# Assigned task:
Print the whole listing, unchanged.
= = =
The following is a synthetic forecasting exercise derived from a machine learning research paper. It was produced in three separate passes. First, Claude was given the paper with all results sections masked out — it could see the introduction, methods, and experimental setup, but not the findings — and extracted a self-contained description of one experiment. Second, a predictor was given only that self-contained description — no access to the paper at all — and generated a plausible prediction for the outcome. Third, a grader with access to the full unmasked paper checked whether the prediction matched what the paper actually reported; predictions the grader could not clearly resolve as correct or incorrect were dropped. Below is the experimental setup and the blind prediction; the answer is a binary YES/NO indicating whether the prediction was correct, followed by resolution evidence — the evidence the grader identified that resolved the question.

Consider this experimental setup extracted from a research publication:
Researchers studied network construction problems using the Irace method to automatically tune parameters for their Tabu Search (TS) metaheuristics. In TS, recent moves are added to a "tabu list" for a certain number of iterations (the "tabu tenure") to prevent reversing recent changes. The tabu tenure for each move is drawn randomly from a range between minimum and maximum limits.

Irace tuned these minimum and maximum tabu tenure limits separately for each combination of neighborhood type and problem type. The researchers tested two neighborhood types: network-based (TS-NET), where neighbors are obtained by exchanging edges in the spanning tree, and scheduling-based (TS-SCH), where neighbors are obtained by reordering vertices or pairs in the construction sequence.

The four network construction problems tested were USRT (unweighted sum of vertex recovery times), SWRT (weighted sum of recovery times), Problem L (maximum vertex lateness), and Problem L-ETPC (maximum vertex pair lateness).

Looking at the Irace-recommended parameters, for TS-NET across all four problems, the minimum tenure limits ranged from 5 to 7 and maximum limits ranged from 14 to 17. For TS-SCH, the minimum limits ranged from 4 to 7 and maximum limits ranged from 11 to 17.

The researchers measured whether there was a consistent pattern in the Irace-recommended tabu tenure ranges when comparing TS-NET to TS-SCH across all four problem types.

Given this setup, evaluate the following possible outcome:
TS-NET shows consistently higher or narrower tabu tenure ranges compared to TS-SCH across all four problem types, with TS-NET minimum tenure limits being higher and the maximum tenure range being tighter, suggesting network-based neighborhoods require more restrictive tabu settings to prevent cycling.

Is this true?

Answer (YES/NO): NO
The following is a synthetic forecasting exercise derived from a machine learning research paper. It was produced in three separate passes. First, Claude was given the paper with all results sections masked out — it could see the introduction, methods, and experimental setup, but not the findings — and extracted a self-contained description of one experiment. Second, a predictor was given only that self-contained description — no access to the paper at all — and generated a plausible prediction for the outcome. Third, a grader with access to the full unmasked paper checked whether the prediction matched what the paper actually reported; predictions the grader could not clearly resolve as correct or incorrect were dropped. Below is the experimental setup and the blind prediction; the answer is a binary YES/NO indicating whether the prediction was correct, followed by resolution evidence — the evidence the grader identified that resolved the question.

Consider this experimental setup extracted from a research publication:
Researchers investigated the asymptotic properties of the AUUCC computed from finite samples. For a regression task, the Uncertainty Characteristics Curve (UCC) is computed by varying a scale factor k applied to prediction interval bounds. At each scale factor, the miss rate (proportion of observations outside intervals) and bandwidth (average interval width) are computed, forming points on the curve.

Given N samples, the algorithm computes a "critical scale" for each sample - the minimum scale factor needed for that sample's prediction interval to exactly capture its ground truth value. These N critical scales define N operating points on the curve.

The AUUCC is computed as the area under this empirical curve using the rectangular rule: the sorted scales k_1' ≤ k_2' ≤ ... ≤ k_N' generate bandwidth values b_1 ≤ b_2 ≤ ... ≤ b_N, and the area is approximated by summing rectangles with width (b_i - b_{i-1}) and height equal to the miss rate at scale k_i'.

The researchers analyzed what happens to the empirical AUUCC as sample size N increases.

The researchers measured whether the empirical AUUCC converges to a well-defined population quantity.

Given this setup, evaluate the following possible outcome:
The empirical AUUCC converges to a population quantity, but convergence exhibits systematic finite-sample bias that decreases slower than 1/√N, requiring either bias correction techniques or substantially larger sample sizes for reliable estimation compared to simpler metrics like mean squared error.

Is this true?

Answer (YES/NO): NO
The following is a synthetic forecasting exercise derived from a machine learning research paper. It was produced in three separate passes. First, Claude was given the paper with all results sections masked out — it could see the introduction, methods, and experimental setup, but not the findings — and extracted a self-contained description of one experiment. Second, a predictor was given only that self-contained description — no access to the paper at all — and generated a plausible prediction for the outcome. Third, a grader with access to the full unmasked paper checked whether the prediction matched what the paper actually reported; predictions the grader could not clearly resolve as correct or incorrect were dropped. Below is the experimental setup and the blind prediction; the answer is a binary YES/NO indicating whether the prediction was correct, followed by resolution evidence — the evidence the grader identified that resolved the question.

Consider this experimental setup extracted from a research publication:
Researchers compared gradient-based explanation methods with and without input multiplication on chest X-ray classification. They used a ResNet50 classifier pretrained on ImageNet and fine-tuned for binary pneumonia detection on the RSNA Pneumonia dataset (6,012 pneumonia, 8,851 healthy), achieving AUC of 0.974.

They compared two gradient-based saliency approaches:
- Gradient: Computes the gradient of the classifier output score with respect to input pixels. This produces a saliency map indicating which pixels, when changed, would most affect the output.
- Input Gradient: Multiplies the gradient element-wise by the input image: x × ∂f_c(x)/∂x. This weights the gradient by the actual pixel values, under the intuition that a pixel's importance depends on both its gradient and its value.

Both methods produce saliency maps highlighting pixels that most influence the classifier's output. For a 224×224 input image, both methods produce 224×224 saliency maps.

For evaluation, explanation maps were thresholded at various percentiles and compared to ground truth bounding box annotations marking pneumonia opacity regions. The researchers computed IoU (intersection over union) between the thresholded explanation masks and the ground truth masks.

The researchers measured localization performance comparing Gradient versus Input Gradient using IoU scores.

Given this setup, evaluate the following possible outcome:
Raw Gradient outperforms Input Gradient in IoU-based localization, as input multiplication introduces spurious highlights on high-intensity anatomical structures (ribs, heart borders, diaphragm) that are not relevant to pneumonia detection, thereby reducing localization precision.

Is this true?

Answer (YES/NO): YES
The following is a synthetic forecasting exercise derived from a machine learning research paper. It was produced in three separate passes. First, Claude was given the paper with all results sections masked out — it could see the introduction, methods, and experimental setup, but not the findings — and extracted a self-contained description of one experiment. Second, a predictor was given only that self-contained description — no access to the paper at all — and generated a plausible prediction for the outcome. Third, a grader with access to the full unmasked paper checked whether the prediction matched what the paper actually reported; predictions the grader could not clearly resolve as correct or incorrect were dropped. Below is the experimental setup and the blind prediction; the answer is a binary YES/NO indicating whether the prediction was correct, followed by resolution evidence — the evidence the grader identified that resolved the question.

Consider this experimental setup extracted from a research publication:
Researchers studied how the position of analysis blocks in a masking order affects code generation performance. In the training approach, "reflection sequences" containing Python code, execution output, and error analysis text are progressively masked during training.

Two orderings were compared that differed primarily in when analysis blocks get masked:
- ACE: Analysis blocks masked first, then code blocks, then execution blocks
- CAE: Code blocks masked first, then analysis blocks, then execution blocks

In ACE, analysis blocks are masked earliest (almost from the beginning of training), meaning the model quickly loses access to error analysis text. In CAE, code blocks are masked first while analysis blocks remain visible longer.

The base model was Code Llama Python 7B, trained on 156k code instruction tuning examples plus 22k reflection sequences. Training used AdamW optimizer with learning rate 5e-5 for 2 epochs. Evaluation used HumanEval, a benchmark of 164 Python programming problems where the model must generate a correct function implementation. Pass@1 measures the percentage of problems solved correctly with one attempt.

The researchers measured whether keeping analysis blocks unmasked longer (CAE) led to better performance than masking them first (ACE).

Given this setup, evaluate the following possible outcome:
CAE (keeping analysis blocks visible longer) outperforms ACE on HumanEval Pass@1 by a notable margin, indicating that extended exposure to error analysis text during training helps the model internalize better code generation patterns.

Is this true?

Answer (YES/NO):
= = =
# Finished exercise:
The following is a synthetic forecasting exercise derived from a machine learning research paper. It was produced in three separate passes. First, Claude was given the paper with all results sections masked out — it could see the introduction, methods, and experimental setup, but not the findings — and extracted a self-contained description of one experiment. Second, a predictor was given only that self-contained description — no access to the paper at all — and generated a plausible prediction for the outcome. Third, a grader with access to the full unmasked paper checked whether the prediction matched what the paper actually reported; predictions the grader could not clearly resolve as correct or incorrect were dropped. Below is the experimental setup and the blind prediction; the answer is a binary YES/NO indicating whether the prediction was correct, followed by resolution evidence — the evidence the grader identified that resolved the question.

Consider this experimental setup extracted from a research publication:
Researchers studied network construction problems using the Irace method to automatically tune parameters for their Tabu Search (TS) metaheuristics. In TS, recent moves are added to a "tabu list" for a certain number of iterations (the "tabu tenure") to prevent reversing recent changes. The tabu tenure for each move is drawn randomly from a range between minimum and maximum limits.

Irace tuned these minimum and maximum tabu tenure limits separately for each combination of neighborhood type and problem type. The researchers tested two neighborhood types: network-based (TS-NET), where neighbors are obtained by exchanging edges in the spanning tree, and scheduling-based (TS-SCH), where neighbors are obtained by reordering vertices or pairs in the construction sequence.

The four network construction problems tested were USRT (unweighted sum of vertex recovery times), SWRT (weighted sum of recovery times), Problem L (maximum vertex lateness), and Problem L-ETPC (maximum vertex pair lateness).

Looking at the Irace-recommended parameters, for TS-NET across all four problems, the minimum tenure limits ranged from 5 to 7 and maximum limits ranged from 14 to 17. For TS-SCH, the minimum limits ranged from 4 to 7 and maximum limits ranged from 11 to 17.

The researchers measured whether there was a consistent pattern in the Irace-recommended tabu tenure ranges when comparing TS-NET to TS-SCH across all four problem types.

Given this setup, evaluate the following possible outcome:
TS-NET shows consistently higher or narrower tabu tenure ranges compared to TS-SCH across all four problem types, with TS-NET minimum tenure limits being higher and the maximum tenure range being tighter, suggesting network-based neighborhoods require more restrictive tabu settings to prevent cycling.

Is this true?

Answer (YES/NO): NO
The following is a synthetic forecasting exercise derived from a machine learning research paper. It was produced in three separate passes. First, Claude was given the paper with all results sections masked out — it could see the introduction, methods, and experimental setup, but not the findings — and extracted a self-contained description of one experiment. Second, a predictor was given only that self-contained description — no access to the paper at all — and generated a plausible prediction for the outcome. Third, a grader with access to the full unmasked paper checked whether the prediction matched what the paper actually reported; predictions the grader could not clearly resolve as correct or incorrect were dropped. Below is the experimental setup and the blind prediction; the answer is a binary YES/NO indicating whether the prediction was correct, followed by resolution evidence — the evidence the grader identified that resolved the question.

Consider this experimental setup extracted from a research publication:
Researchers investigated the asymptotic properties of the AUUCC computed from finite samples. For a regression task, the Uncertainty Characteristics Curve (UCC) is computed by varying a scale factor k applied to prediction interval bounds. At each scale factor, the miss rate (proportion of observations outside intervals) and bandwidth (average interval width) are computed, forming points on the curve.

Given N samples, the algorithm computes a "critical scale" for each sample - the minimum scale factor needed for that sample's prediction interval to exactly capture its ground truth value. These N critical scales define N operating points on the curve.

The AUUCC is computed as the area under this empirical curve using the rectangular rule: the sorted scales k_1' ≤ k_2' ≤ ... ≤ k_N' generate bandwidth values b_1 ≤ b_2 ≤ ... ≤ b_N, and the area is approximated by summing rectangles with width (b_i - b_{i-1}) and height equal to the miss rate at scale k_i'.

The researchers analyzed what happens to the empirical AUUCC as sample size N increases.

The researchers measured whether the empirical AUUCC converges to a well-defined population quantity.

Given this setup, evaluate the following possible outcome:
The empirical AUUCC converges to a population quantity, but convergence exhibits systematic finite-sample bias that decreases slower than 1/√N, requiring either bias correction techniques or substantially larger sample sizes for reliable estimation compared to simpler metrics like mean squared error.

Is this true?

Answer (YES/NO): NO
The following is a synthetic forecasting exercise derived from a machine learning research paper. It was produced in three separate passes. First, Claude was given the paper with all results sections masked out — it could see the introduction, methods, and experimental setup, but not the findings — and extracted a self-contained description of one experiment. Second, a predictor was given only that self-contained description — no access to the paper at all — and generated a plausible prediction for the outcome. Third, a grader with access to the full unmasked paper checked whether the prediction matched what the paper actually reported; predictions the grader could not clearly resolve as correct or incorrect were dropped. Below is the experimental setup and the blind prediction; the answer is a binary YES/NO indicating whether the prediction was correct, followed by resolution evidence — the evidence the grader identified that resolved the question.

Consider this experimental setup extracted from a research publication:
Researchers compared gradient-based explanation methods with and without input multiplication on chest X-ray classification. They used a ResNet50 classifier pretrained on ImageNet and fine-tuned for binary pneumonia detection on the RSNA Pneumonia dataset (6,012 pneumonia, 8,851 healthy), achieving AUC of 0.974.

They compared two gradient-based saliency approaches:
- Gradient: Computes the gradient of the classifier output score with respect to input pixels. This produces a saliency map indicating which pixels, when changed, would most affect the output.
- Input Gradient: Multiplies the gradient element-wise by the input image: x × ∂f_c(x)/∂x. This weights the gradient by the actual pixel values, under the intuition that a pixel's importance depends on both its gradient and its value.

Both methods produce saliency maps highlighting pixels that most influence the classifier's output. For a 224×224 input image, both methods produce 224×224 saliency maps.

For evaluation, explanation maps were thresholded at various percentiles and compared to ground truth bounding box annotations marking pneumonia opacity regions. The researchers computed IoU (intersection over union) between the thresholded explanation masks and the ground truth masks.

The researchers measured localization performance comparing Gradient versus Input Gradient using IoU scores.

Given this setup, evaluate the following possible outcome:
Raw Gradient outperforms Input Gradient in IoU-based localization, as input multiplication introduces spurious highlights on high-intensity anatomical structures (ribs, heart borders, diaphragm) that are not relevant to pneumonia detection, thereby reducing localization precision.

Is this true?

Answer (YES/NO): YES
The following is a synthetic forecasting exercise derived from a machine learning research paper. It was produced in three separate passes. First, Claude was given the paper with all results sections masked out — it could see the introduction, methods, and experimental setup, but not the findings — and extracted a self-contained description of one experiment. Second, a predictor was given only that self-contained description — no access to the paper at all — and generated a plausible prediction for the outcome. Third, a grader with access to the full unmasked paper checked whether the prediction matched what the paper actually reported; predictions the grader could not clearly resolve as correct or incorrect were dropped. Below is the experimental setup and the blind prediction; the answer is a binary YES/NO indicating whether the prediction was correct, followed by resolution evidence — the evidence the grader identified that resolved the question.

Consider this experimental setup extracted from a research publication:
Researchers studied how the position of analysis blocks in a masking order affects code generation performance. In the training approach, "reflection sequences" containing Python code, execution output, and error analysis text are progressively masked during training.

Two orderings were compared that differed primarily in when analysis blocks get masked:
- ACE: Analysis blocks masked first, then code blocks, then execution blocks
- CAE: Code blocks masked first, then analysis blocks, then execution blocks

In ACE, analysis blocks are masked earliest (almost from the beginning of training), meaning the model quickly loses access to error analysis text. In CAE, code blocks are masked first while analysis blocks remain visible longer.

The base model was Code Llama Python 7B, trained on 156k code instruction tuning examples plus 22k reflection sequences. Training used AdamW optimizer with learning rate 5e-5 for 2 epochs. Evaluation used HumanEval, a benchmark of 164 Python programming problems where the model must generate a correct function implementation. Pass@1 measures the percentage of problems solved correctly with one attempt.

The researchers measured whether keeping analysis blocks unmasked longer (CAE) led to better performance than masking them first (ACE).

Given this setup, evaluate the following possible outcome:
CAE (keeping analysis blocks visible longer) outperforms ACE on HumanEval Pass@1 by a notable margin, indicating that extended exposure to error analysis text during training helps the model internalize better code generation patterns.

Is this true?

Answer (YES/NO):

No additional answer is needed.